Zanim jeszcze w kuchni pojawiły się Syreny, na każdym froncie szafki wyrzeźbiliśmy bogaty motyw z winogron, a także liści akantu, otaczających tarczę herbową Gdańska. Także szuflady doczekały się subtelnego ornamentu roślinnego. Dekoracje wychodzą jednak poza same fronty i pojawiają się także na gzymsach, inspirowanych tradycyjnymi meblami gdańskimi. Wszystkie krawędzie są gładkie, i aksamitne w dotyku. A blaty? Pierwsze skojarzenie – marmur. Jednak marmur jest chłodny, a drewno – ciepłe. Dlatego zdecydowaliśmy się w tak przytulnej kuchni wykonać także wszystkie blaty ze starannie wygładzonego drewna.

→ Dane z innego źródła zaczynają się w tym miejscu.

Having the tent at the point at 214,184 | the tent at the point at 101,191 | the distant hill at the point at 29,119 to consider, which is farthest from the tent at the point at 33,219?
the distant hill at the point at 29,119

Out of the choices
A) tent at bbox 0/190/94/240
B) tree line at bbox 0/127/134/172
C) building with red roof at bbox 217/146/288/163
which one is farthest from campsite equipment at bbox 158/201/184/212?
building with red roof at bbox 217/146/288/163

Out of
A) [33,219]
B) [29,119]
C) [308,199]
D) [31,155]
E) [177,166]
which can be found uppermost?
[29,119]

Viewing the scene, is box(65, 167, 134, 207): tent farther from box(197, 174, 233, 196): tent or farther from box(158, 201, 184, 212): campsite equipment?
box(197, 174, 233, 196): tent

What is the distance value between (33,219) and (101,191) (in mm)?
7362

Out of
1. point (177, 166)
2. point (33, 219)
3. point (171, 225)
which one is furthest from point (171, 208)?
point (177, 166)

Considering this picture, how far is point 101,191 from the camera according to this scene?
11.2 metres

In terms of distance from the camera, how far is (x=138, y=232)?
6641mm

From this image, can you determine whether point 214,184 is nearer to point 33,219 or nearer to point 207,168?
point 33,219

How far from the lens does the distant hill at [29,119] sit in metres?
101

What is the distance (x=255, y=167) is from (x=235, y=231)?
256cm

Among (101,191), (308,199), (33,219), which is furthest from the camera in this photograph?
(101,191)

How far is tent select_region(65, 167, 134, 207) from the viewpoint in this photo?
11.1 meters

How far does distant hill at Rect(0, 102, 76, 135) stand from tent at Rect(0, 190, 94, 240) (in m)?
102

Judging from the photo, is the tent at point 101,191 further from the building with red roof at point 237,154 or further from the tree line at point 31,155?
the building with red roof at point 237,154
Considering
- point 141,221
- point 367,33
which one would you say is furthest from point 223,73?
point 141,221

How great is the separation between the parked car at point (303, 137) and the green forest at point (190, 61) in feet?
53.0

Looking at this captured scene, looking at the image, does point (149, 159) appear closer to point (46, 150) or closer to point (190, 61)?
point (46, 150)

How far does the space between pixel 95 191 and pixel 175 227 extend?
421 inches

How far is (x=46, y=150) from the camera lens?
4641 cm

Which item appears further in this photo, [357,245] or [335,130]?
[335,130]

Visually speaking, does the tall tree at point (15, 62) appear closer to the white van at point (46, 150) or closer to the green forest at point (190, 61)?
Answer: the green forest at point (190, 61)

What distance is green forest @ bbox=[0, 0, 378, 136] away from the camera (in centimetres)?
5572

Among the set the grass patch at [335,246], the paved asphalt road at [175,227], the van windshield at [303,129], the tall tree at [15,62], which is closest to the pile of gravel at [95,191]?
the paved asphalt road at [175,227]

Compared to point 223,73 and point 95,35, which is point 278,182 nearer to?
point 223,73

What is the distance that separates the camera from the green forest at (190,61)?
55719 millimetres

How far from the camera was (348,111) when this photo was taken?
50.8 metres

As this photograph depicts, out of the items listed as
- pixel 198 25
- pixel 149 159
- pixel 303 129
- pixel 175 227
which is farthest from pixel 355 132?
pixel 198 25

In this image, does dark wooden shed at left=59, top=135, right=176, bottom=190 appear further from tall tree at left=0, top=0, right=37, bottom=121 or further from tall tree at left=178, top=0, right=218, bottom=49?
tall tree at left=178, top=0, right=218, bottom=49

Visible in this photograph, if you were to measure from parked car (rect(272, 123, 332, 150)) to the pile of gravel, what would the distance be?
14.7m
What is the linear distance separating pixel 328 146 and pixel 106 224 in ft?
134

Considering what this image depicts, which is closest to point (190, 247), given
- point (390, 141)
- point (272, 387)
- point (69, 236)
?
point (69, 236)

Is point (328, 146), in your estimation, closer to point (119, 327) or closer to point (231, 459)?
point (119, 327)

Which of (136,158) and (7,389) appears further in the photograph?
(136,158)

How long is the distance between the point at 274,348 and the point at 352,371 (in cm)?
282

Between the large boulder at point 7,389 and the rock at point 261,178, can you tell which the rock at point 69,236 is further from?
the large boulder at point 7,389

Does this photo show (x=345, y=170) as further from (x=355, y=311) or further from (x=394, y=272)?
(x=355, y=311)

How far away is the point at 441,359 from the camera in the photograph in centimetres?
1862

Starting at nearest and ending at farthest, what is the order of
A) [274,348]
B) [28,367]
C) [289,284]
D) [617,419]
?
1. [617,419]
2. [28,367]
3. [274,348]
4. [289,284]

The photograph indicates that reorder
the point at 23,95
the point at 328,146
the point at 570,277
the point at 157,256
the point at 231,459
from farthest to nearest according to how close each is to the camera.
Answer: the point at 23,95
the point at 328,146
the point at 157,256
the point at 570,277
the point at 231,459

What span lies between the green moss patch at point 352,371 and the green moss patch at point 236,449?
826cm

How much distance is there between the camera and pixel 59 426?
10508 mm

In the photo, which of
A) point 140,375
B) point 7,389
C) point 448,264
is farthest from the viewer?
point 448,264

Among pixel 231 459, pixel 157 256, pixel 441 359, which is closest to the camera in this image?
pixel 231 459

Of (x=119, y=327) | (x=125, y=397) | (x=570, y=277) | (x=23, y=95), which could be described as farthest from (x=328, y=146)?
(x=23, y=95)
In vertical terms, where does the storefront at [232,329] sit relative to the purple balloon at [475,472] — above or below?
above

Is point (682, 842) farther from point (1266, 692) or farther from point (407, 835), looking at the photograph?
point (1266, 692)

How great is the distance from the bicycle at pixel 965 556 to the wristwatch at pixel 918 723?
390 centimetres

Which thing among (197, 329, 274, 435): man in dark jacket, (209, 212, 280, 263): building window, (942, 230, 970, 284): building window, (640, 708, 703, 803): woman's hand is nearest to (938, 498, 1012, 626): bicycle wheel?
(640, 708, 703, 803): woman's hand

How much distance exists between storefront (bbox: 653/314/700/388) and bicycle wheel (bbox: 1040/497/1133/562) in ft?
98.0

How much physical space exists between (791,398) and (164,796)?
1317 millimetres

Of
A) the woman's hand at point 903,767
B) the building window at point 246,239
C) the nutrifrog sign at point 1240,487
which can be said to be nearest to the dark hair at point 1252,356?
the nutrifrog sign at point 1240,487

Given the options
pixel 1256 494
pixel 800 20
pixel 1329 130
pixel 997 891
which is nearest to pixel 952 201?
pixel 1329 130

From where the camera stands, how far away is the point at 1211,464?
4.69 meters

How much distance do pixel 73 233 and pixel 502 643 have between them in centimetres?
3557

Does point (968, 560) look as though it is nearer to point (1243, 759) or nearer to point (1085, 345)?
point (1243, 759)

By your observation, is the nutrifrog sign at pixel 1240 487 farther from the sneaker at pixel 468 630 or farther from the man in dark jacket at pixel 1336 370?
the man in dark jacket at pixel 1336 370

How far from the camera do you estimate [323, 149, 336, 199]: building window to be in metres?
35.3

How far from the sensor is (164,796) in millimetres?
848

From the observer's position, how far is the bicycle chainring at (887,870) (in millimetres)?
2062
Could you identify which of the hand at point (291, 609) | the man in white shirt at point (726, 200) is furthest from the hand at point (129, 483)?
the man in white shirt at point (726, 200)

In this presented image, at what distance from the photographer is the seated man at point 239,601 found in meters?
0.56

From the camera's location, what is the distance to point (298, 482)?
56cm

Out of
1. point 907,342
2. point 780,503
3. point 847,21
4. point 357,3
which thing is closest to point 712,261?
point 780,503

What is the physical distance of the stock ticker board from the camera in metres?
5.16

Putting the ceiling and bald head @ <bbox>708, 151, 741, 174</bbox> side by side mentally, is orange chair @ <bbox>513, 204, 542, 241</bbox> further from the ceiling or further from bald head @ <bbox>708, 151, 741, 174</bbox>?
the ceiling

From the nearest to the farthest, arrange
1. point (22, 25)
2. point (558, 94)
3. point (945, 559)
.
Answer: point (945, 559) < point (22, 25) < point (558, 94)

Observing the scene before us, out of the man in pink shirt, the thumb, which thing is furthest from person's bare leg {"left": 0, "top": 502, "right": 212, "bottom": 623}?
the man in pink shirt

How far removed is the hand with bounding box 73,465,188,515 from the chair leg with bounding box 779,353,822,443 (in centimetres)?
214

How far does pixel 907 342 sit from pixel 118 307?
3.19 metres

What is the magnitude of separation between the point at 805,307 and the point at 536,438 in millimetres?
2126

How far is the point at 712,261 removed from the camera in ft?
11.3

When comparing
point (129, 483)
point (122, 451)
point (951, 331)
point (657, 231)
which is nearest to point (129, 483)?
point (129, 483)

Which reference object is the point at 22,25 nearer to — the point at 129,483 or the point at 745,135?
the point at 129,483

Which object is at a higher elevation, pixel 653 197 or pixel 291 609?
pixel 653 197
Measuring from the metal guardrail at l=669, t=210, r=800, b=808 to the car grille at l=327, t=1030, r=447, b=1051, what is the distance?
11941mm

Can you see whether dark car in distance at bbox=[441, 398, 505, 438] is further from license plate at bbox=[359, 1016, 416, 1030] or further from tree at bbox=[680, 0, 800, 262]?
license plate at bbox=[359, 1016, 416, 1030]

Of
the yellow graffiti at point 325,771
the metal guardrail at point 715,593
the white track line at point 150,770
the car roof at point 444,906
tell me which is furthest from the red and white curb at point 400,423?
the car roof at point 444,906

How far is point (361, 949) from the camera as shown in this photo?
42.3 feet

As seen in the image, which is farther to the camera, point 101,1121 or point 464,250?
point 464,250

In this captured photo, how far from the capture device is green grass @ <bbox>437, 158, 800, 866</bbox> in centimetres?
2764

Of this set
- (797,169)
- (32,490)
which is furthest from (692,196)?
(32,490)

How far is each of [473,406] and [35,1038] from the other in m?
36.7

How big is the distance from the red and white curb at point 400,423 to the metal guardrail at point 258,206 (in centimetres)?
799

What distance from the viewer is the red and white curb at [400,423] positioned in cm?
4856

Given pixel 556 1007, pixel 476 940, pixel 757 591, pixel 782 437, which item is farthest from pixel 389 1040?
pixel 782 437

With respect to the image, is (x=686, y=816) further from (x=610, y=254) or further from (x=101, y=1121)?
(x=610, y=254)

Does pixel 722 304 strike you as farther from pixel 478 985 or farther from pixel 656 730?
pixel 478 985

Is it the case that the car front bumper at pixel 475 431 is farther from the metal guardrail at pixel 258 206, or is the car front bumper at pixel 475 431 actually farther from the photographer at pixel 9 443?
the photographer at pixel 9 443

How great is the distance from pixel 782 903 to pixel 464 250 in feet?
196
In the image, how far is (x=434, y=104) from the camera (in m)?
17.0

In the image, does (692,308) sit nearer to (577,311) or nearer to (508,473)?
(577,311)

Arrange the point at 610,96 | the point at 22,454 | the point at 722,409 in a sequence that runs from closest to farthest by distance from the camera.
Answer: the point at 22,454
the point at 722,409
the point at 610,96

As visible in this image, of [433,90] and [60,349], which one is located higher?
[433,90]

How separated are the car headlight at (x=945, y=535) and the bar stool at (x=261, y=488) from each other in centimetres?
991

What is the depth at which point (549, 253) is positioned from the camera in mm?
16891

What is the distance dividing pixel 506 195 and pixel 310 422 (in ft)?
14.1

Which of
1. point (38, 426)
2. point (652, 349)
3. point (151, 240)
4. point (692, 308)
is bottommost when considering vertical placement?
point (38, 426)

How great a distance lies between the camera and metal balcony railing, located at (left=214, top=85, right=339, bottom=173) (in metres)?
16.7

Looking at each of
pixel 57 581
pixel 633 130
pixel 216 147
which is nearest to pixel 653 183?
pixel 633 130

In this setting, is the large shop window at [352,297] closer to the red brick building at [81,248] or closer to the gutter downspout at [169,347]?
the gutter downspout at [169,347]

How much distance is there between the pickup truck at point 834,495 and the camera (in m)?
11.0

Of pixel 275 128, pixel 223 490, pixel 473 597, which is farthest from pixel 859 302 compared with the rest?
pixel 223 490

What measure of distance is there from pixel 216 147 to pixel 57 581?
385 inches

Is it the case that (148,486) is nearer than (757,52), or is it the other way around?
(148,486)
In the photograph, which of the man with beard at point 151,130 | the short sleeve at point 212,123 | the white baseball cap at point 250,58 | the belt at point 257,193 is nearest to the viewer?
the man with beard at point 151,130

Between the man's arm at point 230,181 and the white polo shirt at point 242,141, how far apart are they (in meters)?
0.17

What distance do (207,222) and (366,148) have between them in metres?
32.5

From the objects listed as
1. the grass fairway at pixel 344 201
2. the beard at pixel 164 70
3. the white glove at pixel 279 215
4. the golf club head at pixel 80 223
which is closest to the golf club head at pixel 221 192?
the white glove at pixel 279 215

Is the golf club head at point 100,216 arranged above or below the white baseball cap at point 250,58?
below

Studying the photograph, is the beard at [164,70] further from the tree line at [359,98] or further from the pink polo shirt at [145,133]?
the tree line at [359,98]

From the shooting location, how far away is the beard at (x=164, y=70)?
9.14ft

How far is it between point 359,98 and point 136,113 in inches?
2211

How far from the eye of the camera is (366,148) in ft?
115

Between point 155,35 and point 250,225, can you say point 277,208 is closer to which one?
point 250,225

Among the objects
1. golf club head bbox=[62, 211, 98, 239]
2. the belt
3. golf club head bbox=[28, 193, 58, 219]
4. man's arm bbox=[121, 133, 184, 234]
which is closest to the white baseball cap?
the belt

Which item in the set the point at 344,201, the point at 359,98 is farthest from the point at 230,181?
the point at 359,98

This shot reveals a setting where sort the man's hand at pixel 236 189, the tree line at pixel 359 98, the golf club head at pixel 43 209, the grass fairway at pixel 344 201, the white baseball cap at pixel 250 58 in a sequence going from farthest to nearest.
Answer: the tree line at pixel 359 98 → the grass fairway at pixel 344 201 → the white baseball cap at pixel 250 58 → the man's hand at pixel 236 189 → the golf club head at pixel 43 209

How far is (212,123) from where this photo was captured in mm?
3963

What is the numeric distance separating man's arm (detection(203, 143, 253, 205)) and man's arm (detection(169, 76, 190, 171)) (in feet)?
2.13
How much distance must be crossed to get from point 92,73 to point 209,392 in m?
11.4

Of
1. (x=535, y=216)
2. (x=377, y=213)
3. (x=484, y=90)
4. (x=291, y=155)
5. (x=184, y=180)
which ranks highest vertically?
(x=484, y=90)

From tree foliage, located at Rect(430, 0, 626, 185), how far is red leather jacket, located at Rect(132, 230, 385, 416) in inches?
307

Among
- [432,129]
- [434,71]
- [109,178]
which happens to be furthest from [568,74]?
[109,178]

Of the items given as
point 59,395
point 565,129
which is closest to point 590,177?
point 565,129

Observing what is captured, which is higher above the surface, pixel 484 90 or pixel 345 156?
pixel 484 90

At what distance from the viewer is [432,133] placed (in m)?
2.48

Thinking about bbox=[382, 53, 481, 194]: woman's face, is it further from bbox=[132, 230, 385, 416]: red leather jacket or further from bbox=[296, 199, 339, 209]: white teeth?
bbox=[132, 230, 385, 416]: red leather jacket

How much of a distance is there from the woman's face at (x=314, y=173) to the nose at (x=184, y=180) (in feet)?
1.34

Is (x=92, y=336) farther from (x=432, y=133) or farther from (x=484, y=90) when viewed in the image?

Wreszcie przyszedł czas na rzeźby. Górne szafki zwieńczyły – nieodłączne – gdańskie lwy. Boczny stolik mocno chwycił muskularny Neptun. Na szafkach pojawiły się natomiast wysmukłe Syreny. Te delikatne nimfy spoglądają łagodnie na mieszkańców, jak strażniczki domowego ogniska, a jednocześnie emanują tajemniczym, kobiecym czarem... Tak subtelne postacie nie mogłyby podtrzymywać mebli, dlatego do ich orszaku, pośrodku kompozycji, dodaliśmy jeszcze dwa stylizowane lwy, symbolizujące siłę i królewskość.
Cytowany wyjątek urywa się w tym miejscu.